Chattersocks, That's why it took so long for me to admit I could things that weren't happening, I knew they'd lock me up. It's weird, we were talking the other day about it on a different forum. I can't hear what people say to me, but I hear things that aren't there. And the world is SO loud!Laurie


----------



## moldie (Sep 25, 1999)

So, are we talking about noise confusion or sensitivity to loud sounds? Is it that we are easily distracted or is it that we can't stand a lot of noise all at once because it is just plain loud!I guess I would say I seem to have gotten more easily distracted by stimuli around me since having fibro. In other words I seem to have more difficulty concentrating or focusing on one thing when other things are happening around me.I also have an aversion to loud sounds. In fact loud sounds produce a startling reaction from me, much like we see in an infant. I jump at loud sounds. I guess I've always had an aversion to loud sounds, although not so pronounced as since developing fibro. I can't stand game shows and sports particularly on television because they seem too loud to me. It is sort of like my developing sensitivity to bright light since having fibro. This seems to especially occur with sensory overload. All this suggests to me that there is something happening in the brain that is causing this effect.


----------



## bookworm_227 (Feb 28, 2002)

Laurie - the world **is** loud! My sensitivity to sound is not constant but when it does bother me it *really does bother me.* Moulage writes: So, are we talking about noise confusion or sensitivity to loud sounds? Is it that we are easily distracted or is it that we can't stand a lot of noise all at once because it is just plain loud!:::::: Although I have a sensitivity to loud sounds (my biggest complaint) I also have a sensitivity to sound in general. Chatter that is low can become quite loud in my ears. I sometimes hear what I called a high-pitched frequency that's like a thin wire...it's hard to explain. Even the air conditioning unit (which is quiet) can make me a nervous wreck. When I get really involved in something I don't notice it so much but honestly, it sometimes drives me right to the edge of bonkersville.Moulage also writes: I guess I would say I seem to have gotten more easily distracted by stimuli around me since having fibro. In other words I seem to have more difficulty concentrating or focusing on one thing when other things are happening around me.::::: Ditto. I see a doctor today who will begin ruling out things that will lead me to a FM diagnosis. I am the same way. I am tired of having "brain fog" and pain and grogginess and IBS.....I'm tired of it all. I know there is probably not a medication that can help with the FM but I am hoping he'll give me a list of vitamins or soemthing that will help.Moulage writes: I also have an aversion to loud sounds. In fact loud sounds produce a startling reaction from me, much like we see in an infant. I jump at loud sounds.
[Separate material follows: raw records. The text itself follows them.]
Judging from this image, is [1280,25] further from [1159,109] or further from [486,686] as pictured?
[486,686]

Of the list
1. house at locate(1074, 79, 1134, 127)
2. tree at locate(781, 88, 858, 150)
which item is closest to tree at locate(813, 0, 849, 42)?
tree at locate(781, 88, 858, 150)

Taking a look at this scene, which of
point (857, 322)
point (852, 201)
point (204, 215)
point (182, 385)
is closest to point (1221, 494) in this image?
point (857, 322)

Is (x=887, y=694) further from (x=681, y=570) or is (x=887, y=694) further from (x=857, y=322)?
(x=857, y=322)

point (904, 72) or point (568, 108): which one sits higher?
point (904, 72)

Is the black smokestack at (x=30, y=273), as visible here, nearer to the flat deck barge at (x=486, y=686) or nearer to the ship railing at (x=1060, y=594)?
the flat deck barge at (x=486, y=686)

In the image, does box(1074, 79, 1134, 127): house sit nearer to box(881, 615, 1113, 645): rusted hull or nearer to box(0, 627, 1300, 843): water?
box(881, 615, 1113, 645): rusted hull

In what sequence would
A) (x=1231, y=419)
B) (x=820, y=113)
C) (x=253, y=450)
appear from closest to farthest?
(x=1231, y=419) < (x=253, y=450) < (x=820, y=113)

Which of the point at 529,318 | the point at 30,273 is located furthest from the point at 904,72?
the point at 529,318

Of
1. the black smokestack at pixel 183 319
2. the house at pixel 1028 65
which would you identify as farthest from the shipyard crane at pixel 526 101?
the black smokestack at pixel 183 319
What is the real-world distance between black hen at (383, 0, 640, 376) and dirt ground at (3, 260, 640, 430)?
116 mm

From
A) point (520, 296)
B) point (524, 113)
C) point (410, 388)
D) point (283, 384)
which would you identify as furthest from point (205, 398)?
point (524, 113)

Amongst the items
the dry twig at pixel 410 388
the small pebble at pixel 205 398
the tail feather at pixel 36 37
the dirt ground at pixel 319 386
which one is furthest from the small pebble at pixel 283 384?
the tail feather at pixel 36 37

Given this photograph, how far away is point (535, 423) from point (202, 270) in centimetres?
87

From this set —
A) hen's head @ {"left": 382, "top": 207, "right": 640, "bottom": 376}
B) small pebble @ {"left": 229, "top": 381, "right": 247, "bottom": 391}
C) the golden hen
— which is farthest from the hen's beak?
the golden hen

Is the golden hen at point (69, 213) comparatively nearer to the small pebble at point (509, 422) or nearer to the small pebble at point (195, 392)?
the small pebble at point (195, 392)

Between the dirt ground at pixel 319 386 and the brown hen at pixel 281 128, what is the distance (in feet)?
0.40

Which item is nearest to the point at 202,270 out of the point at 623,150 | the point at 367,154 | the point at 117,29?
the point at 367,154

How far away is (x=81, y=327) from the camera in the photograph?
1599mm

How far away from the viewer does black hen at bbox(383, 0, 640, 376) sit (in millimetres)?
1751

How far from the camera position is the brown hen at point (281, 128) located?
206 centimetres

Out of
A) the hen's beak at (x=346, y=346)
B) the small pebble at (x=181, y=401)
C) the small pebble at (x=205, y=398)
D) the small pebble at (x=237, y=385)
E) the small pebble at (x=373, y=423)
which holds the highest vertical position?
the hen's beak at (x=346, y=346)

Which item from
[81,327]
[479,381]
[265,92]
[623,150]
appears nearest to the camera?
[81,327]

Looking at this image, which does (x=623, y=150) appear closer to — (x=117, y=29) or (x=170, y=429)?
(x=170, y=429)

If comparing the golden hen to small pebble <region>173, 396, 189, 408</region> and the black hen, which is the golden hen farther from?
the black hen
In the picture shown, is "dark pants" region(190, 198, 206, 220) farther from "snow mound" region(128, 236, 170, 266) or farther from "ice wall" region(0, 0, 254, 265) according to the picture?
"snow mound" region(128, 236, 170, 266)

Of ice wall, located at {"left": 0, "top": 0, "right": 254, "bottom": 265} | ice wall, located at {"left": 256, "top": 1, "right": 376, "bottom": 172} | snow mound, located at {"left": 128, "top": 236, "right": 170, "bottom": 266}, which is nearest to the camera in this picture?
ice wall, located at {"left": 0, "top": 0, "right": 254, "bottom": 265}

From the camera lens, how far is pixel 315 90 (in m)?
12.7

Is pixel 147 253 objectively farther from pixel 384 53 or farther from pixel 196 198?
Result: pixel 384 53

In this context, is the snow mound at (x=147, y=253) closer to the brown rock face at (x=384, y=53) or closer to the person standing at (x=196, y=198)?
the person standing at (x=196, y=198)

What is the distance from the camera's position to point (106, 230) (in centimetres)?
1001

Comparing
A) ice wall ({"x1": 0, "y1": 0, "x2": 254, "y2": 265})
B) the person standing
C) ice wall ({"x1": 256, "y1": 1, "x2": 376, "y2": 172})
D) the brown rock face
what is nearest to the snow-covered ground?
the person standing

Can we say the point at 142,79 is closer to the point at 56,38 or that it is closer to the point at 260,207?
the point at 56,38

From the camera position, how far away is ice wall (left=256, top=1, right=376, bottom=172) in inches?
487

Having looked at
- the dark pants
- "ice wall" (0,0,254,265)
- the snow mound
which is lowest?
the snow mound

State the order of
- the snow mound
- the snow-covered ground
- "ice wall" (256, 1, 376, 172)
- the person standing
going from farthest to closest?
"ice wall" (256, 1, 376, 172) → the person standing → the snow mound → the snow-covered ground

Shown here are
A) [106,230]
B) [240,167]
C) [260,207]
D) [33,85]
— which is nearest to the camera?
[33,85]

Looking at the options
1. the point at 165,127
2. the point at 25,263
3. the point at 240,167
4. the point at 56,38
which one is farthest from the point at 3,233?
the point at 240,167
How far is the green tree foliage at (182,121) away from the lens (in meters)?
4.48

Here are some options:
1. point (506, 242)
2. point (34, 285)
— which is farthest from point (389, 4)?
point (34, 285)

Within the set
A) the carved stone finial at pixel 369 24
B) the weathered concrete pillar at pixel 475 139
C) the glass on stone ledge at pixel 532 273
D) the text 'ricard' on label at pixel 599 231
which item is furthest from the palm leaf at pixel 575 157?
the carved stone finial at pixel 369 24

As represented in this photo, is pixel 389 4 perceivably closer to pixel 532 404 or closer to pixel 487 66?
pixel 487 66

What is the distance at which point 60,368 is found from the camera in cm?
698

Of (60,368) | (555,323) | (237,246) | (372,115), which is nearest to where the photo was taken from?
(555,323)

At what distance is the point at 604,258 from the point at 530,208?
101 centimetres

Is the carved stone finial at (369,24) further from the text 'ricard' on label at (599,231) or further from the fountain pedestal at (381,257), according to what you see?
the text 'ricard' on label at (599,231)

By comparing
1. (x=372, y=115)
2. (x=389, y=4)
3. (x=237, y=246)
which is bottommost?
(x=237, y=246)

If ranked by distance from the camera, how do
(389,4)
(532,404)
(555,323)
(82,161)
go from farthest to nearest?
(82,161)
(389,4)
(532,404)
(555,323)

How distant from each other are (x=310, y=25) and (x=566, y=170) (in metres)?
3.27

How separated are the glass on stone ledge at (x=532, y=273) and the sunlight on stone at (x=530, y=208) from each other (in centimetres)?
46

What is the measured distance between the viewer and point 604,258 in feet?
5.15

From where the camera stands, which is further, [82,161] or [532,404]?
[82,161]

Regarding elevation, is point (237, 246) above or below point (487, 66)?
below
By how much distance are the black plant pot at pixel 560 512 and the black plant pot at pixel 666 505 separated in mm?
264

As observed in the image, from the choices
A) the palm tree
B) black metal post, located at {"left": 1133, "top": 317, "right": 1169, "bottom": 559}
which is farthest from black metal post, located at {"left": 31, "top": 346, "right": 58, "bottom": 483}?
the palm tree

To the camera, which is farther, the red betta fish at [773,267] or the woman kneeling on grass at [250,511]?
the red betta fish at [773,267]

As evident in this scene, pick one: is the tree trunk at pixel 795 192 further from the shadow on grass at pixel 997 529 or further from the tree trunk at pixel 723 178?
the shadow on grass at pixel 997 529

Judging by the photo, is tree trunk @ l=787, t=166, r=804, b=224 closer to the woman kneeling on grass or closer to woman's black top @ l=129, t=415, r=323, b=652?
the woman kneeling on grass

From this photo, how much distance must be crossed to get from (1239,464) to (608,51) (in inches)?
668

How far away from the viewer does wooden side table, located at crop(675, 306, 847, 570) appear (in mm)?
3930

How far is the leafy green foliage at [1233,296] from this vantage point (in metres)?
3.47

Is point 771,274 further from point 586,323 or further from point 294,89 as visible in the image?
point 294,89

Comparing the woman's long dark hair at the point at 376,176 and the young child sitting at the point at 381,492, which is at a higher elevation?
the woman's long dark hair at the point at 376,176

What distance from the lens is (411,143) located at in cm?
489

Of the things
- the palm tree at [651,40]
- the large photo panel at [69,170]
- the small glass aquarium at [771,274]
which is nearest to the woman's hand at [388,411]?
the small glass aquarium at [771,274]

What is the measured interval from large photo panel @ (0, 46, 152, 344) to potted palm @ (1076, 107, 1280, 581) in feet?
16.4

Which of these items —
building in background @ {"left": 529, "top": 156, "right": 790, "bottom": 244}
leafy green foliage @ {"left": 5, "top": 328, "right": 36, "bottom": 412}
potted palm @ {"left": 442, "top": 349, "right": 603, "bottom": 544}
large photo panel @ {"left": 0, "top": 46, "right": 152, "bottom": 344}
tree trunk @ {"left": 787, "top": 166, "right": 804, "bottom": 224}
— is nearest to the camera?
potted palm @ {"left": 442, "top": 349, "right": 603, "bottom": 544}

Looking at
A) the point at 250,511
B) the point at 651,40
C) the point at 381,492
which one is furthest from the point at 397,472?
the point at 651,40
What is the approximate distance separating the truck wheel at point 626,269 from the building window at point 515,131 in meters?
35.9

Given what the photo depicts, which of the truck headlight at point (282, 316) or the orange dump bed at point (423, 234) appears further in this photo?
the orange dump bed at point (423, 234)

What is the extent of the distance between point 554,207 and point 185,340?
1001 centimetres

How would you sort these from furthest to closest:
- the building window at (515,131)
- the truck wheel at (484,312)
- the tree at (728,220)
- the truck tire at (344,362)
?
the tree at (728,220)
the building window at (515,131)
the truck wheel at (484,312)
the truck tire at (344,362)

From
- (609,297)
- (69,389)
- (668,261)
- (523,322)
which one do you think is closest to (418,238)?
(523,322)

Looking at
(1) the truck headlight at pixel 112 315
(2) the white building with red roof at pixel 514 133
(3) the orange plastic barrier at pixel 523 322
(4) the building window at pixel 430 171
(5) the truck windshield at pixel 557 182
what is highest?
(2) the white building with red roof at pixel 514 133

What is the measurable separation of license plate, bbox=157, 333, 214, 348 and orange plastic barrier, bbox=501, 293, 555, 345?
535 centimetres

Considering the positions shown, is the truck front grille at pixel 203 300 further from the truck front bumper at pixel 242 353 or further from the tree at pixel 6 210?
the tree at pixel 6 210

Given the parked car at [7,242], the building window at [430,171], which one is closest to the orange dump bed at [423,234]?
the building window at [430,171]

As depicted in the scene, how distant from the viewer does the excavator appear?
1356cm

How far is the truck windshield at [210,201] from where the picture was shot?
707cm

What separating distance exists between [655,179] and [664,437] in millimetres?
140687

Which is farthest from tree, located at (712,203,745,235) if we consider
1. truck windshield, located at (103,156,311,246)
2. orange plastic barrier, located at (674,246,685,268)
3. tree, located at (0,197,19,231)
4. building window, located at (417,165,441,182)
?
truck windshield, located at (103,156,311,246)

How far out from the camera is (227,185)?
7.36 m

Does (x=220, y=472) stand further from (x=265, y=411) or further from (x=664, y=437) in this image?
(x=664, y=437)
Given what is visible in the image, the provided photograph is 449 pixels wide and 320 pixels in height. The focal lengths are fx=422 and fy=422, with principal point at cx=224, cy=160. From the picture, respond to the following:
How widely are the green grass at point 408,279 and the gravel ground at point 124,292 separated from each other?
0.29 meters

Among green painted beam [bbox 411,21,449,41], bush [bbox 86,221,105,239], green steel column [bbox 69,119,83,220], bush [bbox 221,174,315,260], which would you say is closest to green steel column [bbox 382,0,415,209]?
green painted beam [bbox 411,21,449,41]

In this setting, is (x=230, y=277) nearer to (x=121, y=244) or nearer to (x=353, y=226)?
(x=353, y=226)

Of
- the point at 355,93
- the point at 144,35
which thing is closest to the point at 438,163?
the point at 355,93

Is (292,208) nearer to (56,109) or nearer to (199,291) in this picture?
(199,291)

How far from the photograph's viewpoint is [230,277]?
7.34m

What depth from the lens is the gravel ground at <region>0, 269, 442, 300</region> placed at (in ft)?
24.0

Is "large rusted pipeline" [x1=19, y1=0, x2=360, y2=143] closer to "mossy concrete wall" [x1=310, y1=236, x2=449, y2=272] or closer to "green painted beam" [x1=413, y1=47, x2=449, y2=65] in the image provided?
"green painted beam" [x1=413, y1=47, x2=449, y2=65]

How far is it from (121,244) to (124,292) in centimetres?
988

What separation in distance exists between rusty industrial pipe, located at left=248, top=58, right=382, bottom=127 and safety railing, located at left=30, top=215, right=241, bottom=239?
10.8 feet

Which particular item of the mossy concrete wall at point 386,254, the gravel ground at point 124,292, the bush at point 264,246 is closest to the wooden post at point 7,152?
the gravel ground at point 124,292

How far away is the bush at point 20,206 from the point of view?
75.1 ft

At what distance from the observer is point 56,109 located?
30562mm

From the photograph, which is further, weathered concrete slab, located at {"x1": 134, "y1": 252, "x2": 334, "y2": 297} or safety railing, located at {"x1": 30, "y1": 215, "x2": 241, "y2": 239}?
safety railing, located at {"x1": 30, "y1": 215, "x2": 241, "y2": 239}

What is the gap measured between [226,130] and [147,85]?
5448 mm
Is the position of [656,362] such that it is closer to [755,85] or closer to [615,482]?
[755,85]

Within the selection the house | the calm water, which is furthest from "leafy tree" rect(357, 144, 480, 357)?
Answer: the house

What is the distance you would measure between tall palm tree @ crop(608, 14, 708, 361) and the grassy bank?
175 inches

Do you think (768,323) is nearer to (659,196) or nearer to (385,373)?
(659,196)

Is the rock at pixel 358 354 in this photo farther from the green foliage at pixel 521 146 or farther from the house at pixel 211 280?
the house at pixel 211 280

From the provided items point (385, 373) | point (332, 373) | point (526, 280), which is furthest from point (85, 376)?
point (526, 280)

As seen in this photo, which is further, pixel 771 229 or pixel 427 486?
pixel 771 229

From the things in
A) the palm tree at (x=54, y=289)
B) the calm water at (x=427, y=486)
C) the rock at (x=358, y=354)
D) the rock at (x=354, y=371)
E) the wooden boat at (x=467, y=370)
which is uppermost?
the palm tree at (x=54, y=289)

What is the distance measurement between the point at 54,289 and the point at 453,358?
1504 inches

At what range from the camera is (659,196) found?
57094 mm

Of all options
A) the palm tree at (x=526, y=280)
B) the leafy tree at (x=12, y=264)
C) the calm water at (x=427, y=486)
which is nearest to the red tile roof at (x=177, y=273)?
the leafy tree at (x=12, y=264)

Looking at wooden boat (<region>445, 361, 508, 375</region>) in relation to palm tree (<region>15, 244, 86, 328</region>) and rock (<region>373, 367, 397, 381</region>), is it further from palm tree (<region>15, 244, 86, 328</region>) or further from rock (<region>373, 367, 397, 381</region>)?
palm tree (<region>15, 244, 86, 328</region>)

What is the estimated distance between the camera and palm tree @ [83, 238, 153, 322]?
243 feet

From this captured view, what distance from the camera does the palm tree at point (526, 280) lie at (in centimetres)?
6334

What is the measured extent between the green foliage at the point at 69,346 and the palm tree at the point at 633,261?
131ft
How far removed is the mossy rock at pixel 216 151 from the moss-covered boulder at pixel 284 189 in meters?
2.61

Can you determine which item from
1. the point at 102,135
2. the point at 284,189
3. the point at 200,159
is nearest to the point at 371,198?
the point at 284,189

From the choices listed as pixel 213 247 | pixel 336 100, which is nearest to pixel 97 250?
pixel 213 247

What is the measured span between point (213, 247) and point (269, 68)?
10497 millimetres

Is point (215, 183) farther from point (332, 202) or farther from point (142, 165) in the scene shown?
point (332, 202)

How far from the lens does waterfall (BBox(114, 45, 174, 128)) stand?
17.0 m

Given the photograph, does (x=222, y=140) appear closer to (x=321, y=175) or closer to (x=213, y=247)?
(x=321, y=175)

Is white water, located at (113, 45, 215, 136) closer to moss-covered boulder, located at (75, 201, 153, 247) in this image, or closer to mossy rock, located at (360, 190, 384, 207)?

I guess I've always had an aversion to loud sounds, although not so pronounced as since developing fibro. I can't stand game shows and sports particularly on television because they seem too loud to me. It is sort of like my developing sensitivity to bright light since having fibro. This seems to especially occur with sensory overload. ::::::: Sensory overload!!!!!!!!!!! Now I have a name for it. Bwahahahahha! It's not funny but you have hit the nail right on the head. I am exactly the same as you mentioned in the paragraph above!


----------



## Clair (Sep 16, 2000)

Hmmm, I seem to be more sensitive to noise when I'm particularly tired (or I should say when I'm more tired than usual)- then little noises like my boyfriend spraying on his deodroant in the morning become completely unbearable and I stick my head under the covers wishing him to leave the room quickly







The other trouble I have with noise is inability to understand people talking unless its one-on-one, if its in a room with any other noise - they might as well be talking to me in Martian







since I work in a busy village pub that is an awfu lots of times that people are looking at me, mouths are moving and noise of some sort is coming out - but what it is I couldn't tell ya


----------



## Engine23 (Nov 19, 2002)

Try riding around in a fire truck at three in the morning with air horns, two sirens, and a Federal Q.....add in the flashing lights and it can cause a severe headache


----------



## Birgitta (May 30, 2003)

Am I glad to found this site.I also have this sensitivity of noice! I wasnï¿½t like this before the FMS and ME. I always have a noice in my ears and it get stronger when Iï¿½m tired. I have also noticed that I canï¿½t be in large groups of people. Sometimes I just get crazy when itï¿½s blowing outside my windows. When itï¿½s too much sounds I just have to go and hide. I take one of my cats and it can get me peace in my head, do I write so you can understand me what I mean??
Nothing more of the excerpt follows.